▶ EXCERPTED TEXT:
┄┄┄┄┄┄┄┄┄┄
I thought of saying that too but it doesn't really solve the problem.  
Think of what happens if someone sets a hint bit on a dirty page.

greg

On 17 Nov 2008, at 08:26 AM, Heikki Linnakangas <heikki.linnakangas@enterprisedb.com > wrote:

> Martijn van Oosterhout wrote:
>> On Fri, Nov 14, 2008 at 10:51:57AM -0500, Tom Lane wrote:
>>> In fact, if the patch were to break torn-page handling, it would be
>>> 100% likely to be a net *decrease* in system reliability.  It  
>>> would add
>>> detection of a situation that is not supposed to happen (ie, storage
>>> system fails to return the same data it stored) at the cost of  
>>> breaking
>>> one's database when the storage system acts as it's expected and
>>> documented to in a routine power-loss situation.
>> Ok, I see it's a problem because the hint changes are not WAL logged,
>> so torn pages are expected to work in normal operation. But simply
>> skipping the hint bits during checksumming is a terrible solution,
>> since then any errors in those bits will go undetected. To not be  
>> able
>> to say in the documentation that you'll detect 100% of single-bit
>> errors is pretty darn terrible, since that's kind of the goal of the
>> exercise.
>
> Agreed, trying to explain that in the documentation would look like  
> making excuses.
>
> The requirement that all hint bit changes are WAL-logged seems like  
> a pretty big change. I don't like doing that, just for CRCing.
┄┄┄┄┄┄┄┄┄┄
▶ SOURCE EXCERPT:
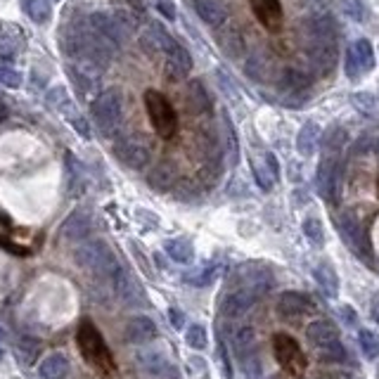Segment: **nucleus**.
┄┄┄┄┄┄┄┄┄┄
▶ REQUEST 1:
Which people does the email thread name as the writers of its messages?
▶ REQUEST 2:
Can you quote the email thread word for word, between "On 17 Nov 2008, at" and "routine power-loss situation.", inclusive?

▶ RESULT 1:
greg, Heikki Linnakangas, Martijn van Oosterhout, Tom Lane

▶ RESULT 2:
On 17 Nov 2008, at 08:26 AM, Heikki Linnakangas <heikki.linnakangas@enterprisedb.com > wrote:

> Martijn van Oosterhout wrote:
>> On Fri, Nov 14, 2008 at 10:51:57AM -0500, Tom Lane wrote:
>>> In fact, if the patch were to break torn-page handling, it would be
>>> 100% likely to be a net *decrease* in system reliability.  It  
>>> would add
>>> detection of a situation that is not supposed to happen (ie, storage
>>> system fails to return the same data it stored) at the cost of  
>>> breaking
>>> one's database when the storage system acts as it's expected and
>>> documented to in a routine power-loss situation.